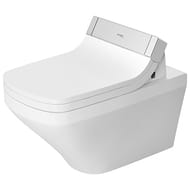 Унитаз подвесной DURAVIT DuraStyle 376х620х345 для сиденья-биде SensoWash 2537590000
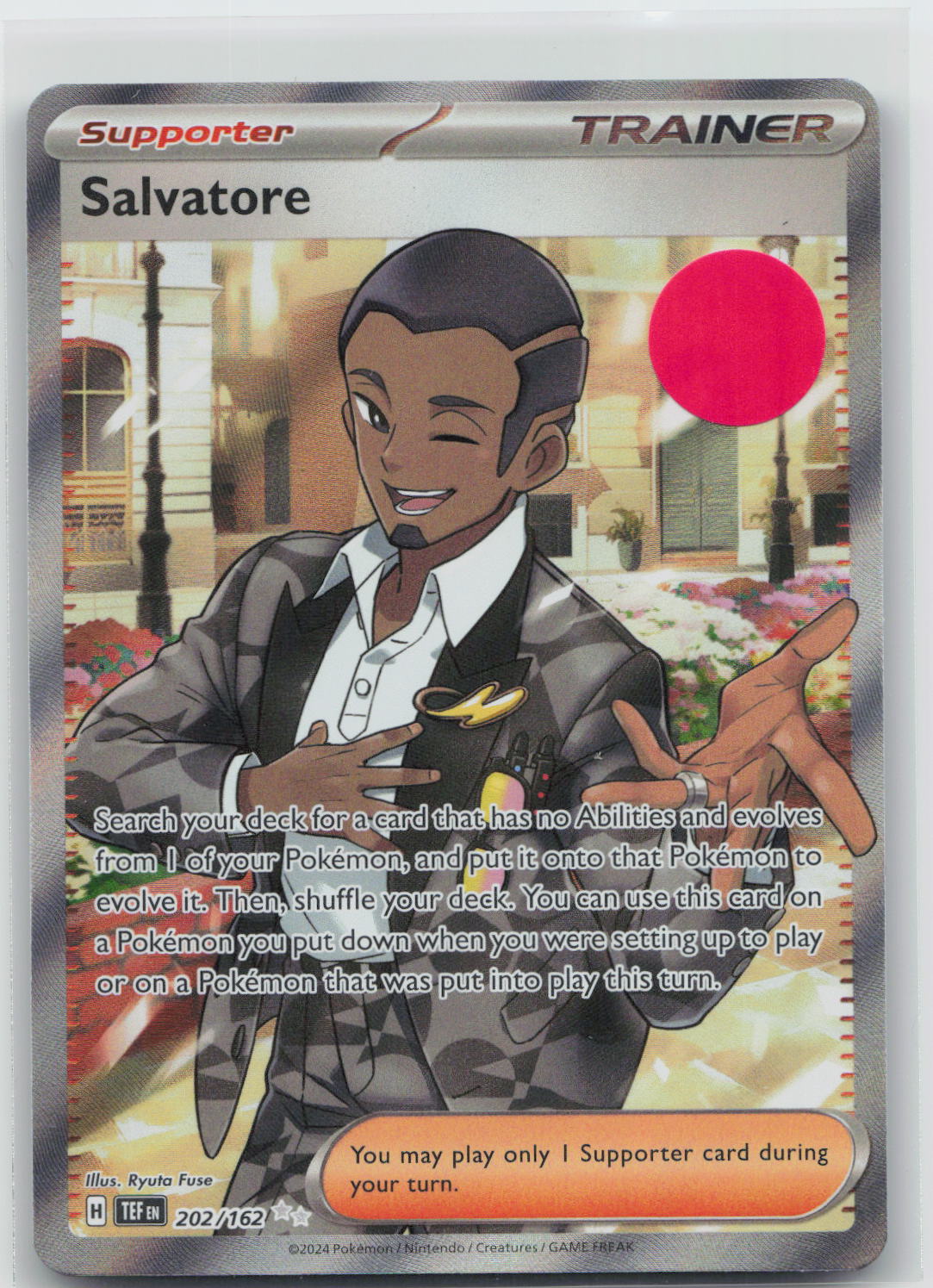 Salvatore - Temporal Forces 202/162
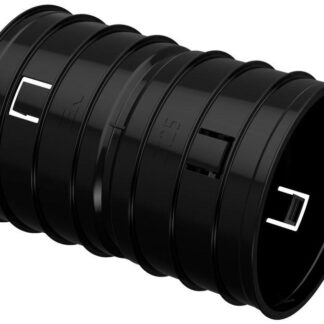 Муфта соединительная для двустенной трубы d125мм ELASTA IEK CTA12D-M125-K02-R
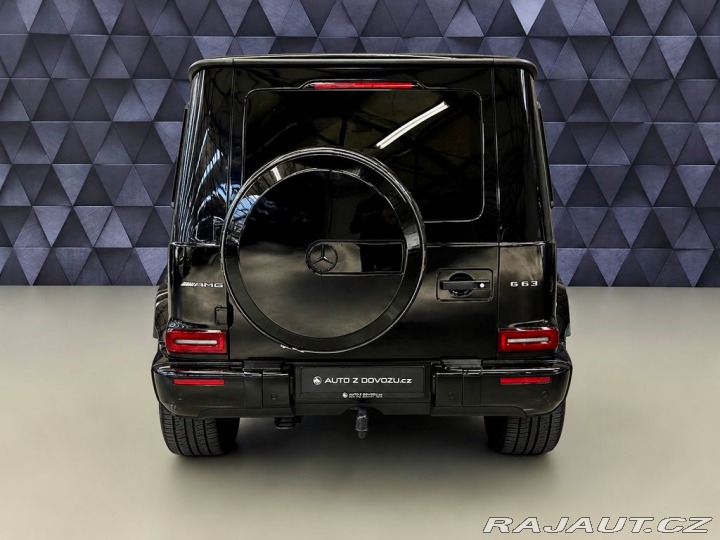 Mercedes-Benz G V8 430KW MANUFAKTUR, VÝFU 2021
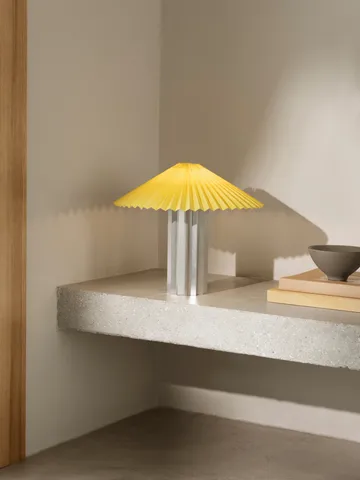 Taite bordlampe - Cream gold, Ø36,5x31 cm - blomus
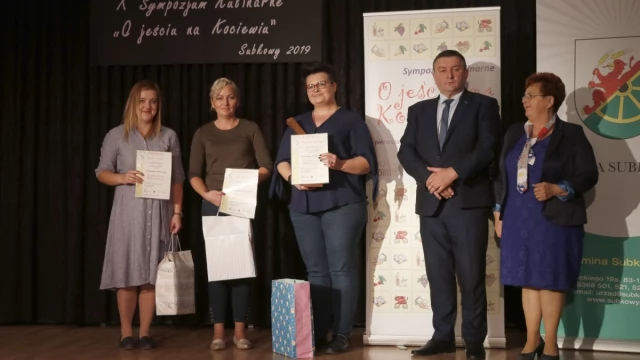 Tczew - 10 Jubileuszowe Sympozjum "O jeściu na Kociewiu". Gruszkowe pyszności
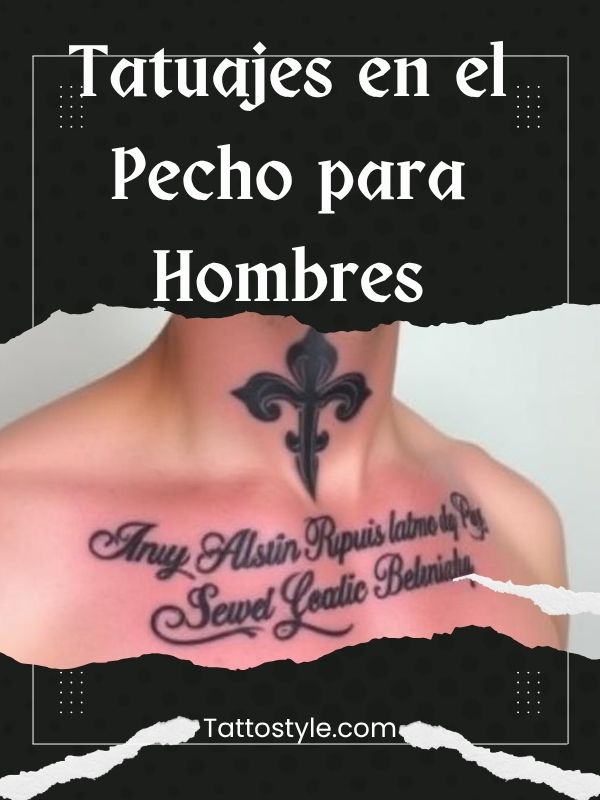 Tatuajes en el Pecho para Hombres: El Lienzo Definitivo de Poder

▶ _TASK ITEM_:
Can you update the rows above by putting "Matte black" in place of "Cream gold" and keeping everything else the same? Leave out the pictures.

▶ _PROBLEM SOLUTION_:
 Унитаз подвесной DURAVIT DuraStyle 376х620х345 для сиденья-биде SensoWash 2537590000
 Salvatore - Temporal Forces 202/162
 Муфта соединительная для двустенной трубы d125мм ELASTA IEK CTA12D-M125-K02-R
 Mercedes-Benz G V8 430KW MANUFAKTUR, VÝFU 2021
 Taite bordlampe - Matte black, Ø36,5x31 cm - blomus
 Tczew - 10 Jubileuszowe Sympozjum "O jeściu na Kociewiu". Gruszkowe pyszności
 Tatuajes en el Pecho para Hombres: El Lienzo Definitivo de Poder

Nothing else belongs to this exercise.